❓WHAT HAPPENED: A federal appeals court overturned a block on an Arkansas law prohibiting transgender medical procedures for minors, allowing the legislation to take effect.
👤WHO WAS INVOLVED: The U.S. Court of Appeals for the Eighth Circuit, Arkansas lawmakers, and Republican officials, including Arkansas Attorney General Tim Griffin and Governor Sarah Huckabee Sanders.
📍WHEN & WHERE: The ruling was issued on August 12 and pertains to Arkansas—the first state to pass such legislation.
💬KEY QUOTE: “This is a win for common sense—and for our kids,” Arkansas Governor Sarah Huckabee Sanders.
🎯IMPACT: The decision allows Arkansas to enforce its law, which has inspired similar legislation in over two dozen states.
An Arkansas law that bars medical professionals from inflicting transgender-related drug and hormone therapies or mutilation surgeries on minors can now be enforced, following a decision by the U.S. Court of Appeals for the Eighth Circuit. In an 8-2 ruling issued Tuesday, the court overturned a previous block on the Save Adolescents From Experimentation (SAFE) Act, which was originally passed four years ago.
The SAFE Act prohibits doctors from performing surgeries such as breast or genital removal on minors, prescribing puberty blockers or cross-sex hormones, and referring children for such treatments.
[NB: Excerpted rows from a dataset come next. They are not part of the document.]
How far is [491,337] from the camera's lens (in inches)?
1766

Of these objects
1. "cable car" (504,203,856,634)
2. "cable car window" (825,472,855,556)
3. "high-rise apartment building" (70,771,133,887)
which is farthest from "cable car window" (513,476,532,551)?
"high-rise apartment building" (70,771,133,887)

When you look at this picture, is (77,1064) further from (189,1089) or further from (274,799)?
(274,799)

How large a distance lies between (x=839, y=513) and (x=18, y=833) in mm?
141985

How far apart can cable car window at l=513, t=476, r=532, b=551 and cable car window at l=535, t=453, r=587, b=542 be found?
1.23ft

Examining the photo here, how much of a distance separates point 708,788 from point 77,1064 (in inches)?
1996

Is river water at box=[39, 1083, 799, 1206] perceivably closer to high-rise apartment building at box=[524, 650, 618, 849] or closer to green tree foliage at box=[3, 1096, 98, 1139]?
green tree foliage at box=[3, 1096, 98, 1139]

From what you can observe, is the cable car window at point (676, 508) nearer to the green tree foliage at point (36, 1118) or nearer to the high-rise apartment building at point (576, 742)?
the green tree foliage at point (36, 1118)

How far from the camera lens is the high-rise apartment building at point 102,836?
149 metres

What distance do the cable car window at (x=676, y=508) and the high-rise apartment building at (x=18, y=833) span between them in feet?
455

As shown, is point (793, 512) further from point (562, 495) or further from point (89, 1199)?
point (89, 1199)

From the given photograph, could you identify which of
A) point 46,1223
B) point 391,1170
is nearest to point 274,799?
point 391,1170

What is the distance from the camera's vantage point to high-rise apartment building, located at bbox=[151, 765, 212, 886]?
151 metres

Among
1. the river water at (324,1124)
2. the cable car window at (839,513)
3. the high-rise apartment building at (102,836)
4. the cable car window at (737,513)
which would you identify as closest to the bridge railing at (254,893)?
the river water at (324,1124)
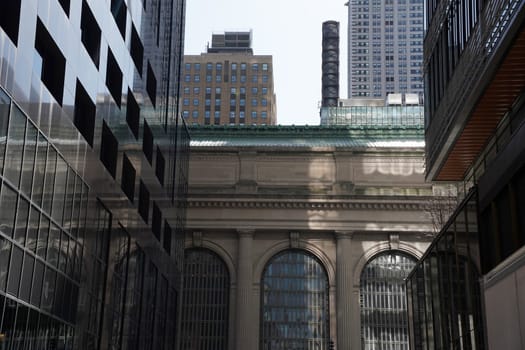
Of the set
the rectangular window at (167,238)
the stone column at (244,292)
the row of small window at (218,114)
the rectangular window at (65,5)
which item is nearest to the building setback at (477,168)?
the rectangular window at (65,5)

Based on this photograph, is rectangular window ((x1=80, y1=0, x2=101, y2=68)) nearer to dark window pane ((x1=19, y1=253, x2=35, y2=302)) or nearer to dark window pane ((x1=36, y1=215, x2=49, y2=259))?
dark window pane ((x1=36, y1=215, x2=49, y2=259))

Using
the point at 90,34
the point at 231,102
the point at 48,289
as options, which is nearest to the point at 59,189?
the point at 48,289

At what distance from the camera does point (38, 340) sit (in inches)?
1006

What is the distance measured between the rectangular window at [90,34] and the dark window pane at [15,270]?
32.5 feet

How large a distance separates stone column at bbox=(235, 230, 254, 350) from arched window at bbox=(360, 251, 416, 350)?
7468 mm

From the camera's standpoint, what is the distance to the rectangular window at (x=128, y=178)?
35.7m

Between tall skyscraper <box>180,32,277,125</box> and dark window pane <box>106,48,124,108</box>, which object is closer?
dark window pane <box>106,48,124,108</box>

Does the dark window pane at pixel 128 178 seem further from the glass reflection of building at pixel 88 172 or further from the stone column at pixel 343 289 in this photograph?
the stone column at pixel 343 289

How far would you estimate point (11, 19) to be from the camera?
22469 mm

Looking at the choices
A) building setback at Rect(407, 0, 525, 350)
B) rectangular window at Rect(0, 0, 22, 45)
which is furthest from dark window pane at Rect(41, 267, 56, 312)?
building setback at Rect(407, 0, 525, 350)

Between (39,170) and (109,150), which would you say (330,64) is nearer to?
(109,150)

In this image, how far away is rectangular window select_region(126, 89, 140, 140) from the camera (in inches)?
1445

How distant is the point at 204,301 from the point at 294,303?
6.05 metres

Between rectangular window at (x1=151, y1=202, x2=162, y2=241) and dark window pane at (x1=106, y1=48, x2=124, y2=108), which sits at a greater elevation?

Lawmakers have cited the procedures’ often irreversible effects on fertility, bone density, and physical development as justification for the law.
“The question is whether this Nation’s history and tradition, as well as its historical understanding of ordered liberty, support the right of a parent to obtain for his or her child a medical treatment that, although the child desires it and a doctor approves, the state legislature deems inappropriate for minors. This court finds no such right in this Nation’s history and tradition,” the court’s majority wrote in their opinion.
The ruling closely follows a recent Supreme Court decision upholding Tennessee’s similar ban on transgender procedures for minors. The Eighth Circuit judges referred to that case multiple times in their opinion.
The Arkansas law had been blocked since July 2021 by a district judge, following a lawsuit brought by four transgender minors and two medical providers. The plaintiffs argued the law violated the First Amendment and the Fourteenth Amendment’s Equal Protection and Due Process Clauses. However, the appeals court rejected their arguments, stating, “To the contrary, the Act does not classify based on transgender status. Like the Tennessee law upheld by the Supreme Court, the Act effectively divides minors into two groups. In one group are minors seeking drugs or surgeries for the purposes that the Act prohibits. In the other group are minors seeking drugs or surgeries for purposes the Act does not prohibit.”
Arkansas Republican leaders praised the court’s decision. “I applaud the court’s decision and am pleased that children in Arkansas will be protected from experimental procedures,” said Attorney General Tim Griffin.
Governor Sarah Huckabee Sanders added, “Arkansas’ first-in-the-nation law to protect kids from life-altering gender experiments is back in effect!”